Fig. 27 Architecture of variational autoencoder. Instead of outputting a point \(z\) in the latent space, the encoder provides a distribution \(N(\boldsymbol \mu, \boldsymbol \sigma)\), parametrized by the means \(\boldsymbol \mu\) and the standard deviations \(\boldsymbol \sigma\). The input \(\mathbf{z}\) for the decoder is then drawn from \(N(\boldsymbol \mu, \boldsymbol \sigma)\).

The idea behind VAEs is for the encoder to output not just an exact point \(\mathbf{z}\) in the latent space, but a (factorized) Normal distribution of points, \(\mathcal{N}(\boldsymbol \mu, \boldsymbol \sigma)\). In particular, the output of the encoder comprises two vectors, the first representing the means, \(\boldsymbol \mu\), and the second the standard deviations, \(\boldsymbol \sigma\). The input for the decoder is then sampled from this distribution, \(\mathbf{z} \sim \mathcal{N}(\boldsymbol \mu, \boldsymbol \sigma)\), and the original input is reconstructed and compared to the original input for training. In addition to the standard loss function comparing input and output of the VAE, we further add a regularization term to the loss function such that the distributions from the encoder are close to a standard normal distribution \(\mathcal{N}(\boldsymbol 0, \boldsymbol 1)\). Using the Kullback-Leibler divergence, Eq. (6), to measure the deviation from the standard normal distribution, the full loss function then reads

(46)\[\begin{split}\begin{aligned} L_{\rm vae} &= -\sum_i \mathbf{x}^{\rm in}_i \ln \mathbf{x}^{\rm out}_i + {\rm KL} (\mathcal{N}(\boldsymbol \mu_i, \boldsymbol \sigma_i)|| \mathcal{N}(\boldsymbol 0, \boldsymbol 1))\nonumber\\ &= -\sum_i \mathbf{x}^{\rm in}_i \ln \mathbf{x}^{\rm out}_i + \frac12 \sum_k [\sigma_{i,k}^2 + \mu_{i,k}^2 -1 -2 \ln\sigma_{i,k}]. \end{aligned}\end{split}\]

In this expression, the first term quantifies the reconstruction loss with \(\mathbf{x}_i^{\rm in}\) the input to and \(\mathbf{x}_i^{\rm out}\) the reconstructed data from the VAE. The second term is the regularization on the latent space for each input data point, which for two (diagonal) Normal distributions can be simplified, see second line of Eq. (46). This procedure regularizes the training through the introduction of noise, similar to the dropout layer in Section Computational neurons. However, the regularization here not only generically increases generalization, but also enforces the desired structure in the latent space.
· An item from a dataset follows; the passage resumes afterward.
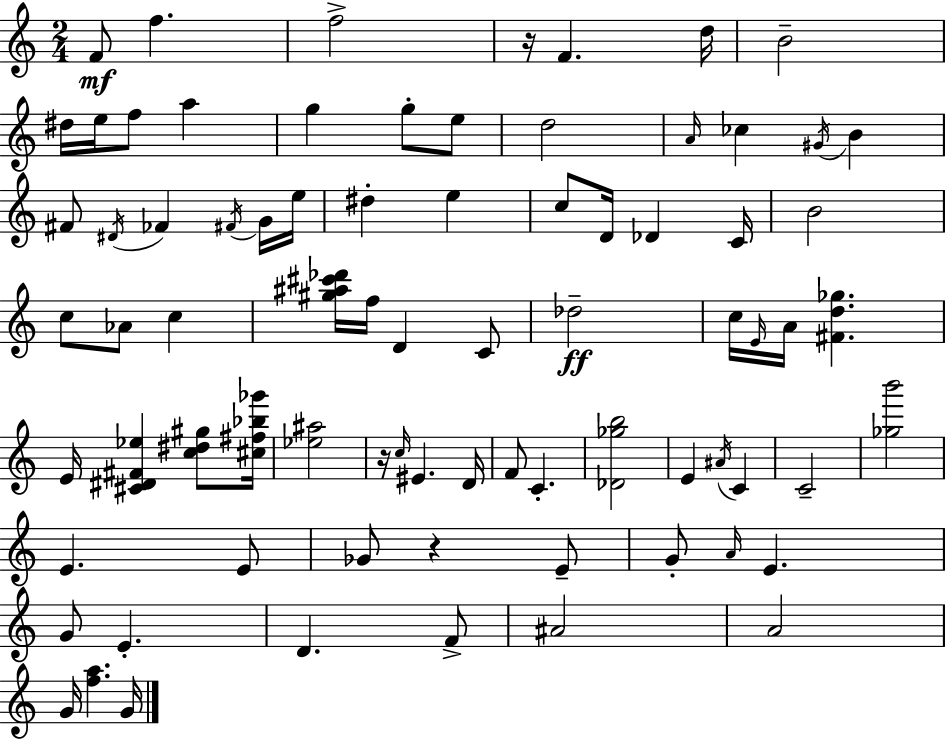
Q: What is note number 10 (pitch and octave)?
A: A5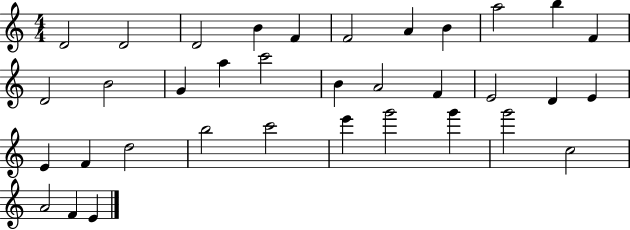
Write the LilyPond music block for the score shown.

The structure of a VAE is shown in Fig. 27. By enforcing the mean and variance structure of the encoder output, the latent space fulfills the requirements outlined above. This type of structure can then serve as a generative model for many different data types: anything from human faces to complicated molecular structures. Hence, the variational autoencoder goes beyond extracting information from a dataset, but can be used for the scientific discovery. Note, finally, that the general structure of the variational autoencoder can be applied beyond the simple example above. As an example, a different distribution function can be enforced in the latent space other than the standard Normal distribution, or a different neural network can be used as encoder and decoder, such as a RNN.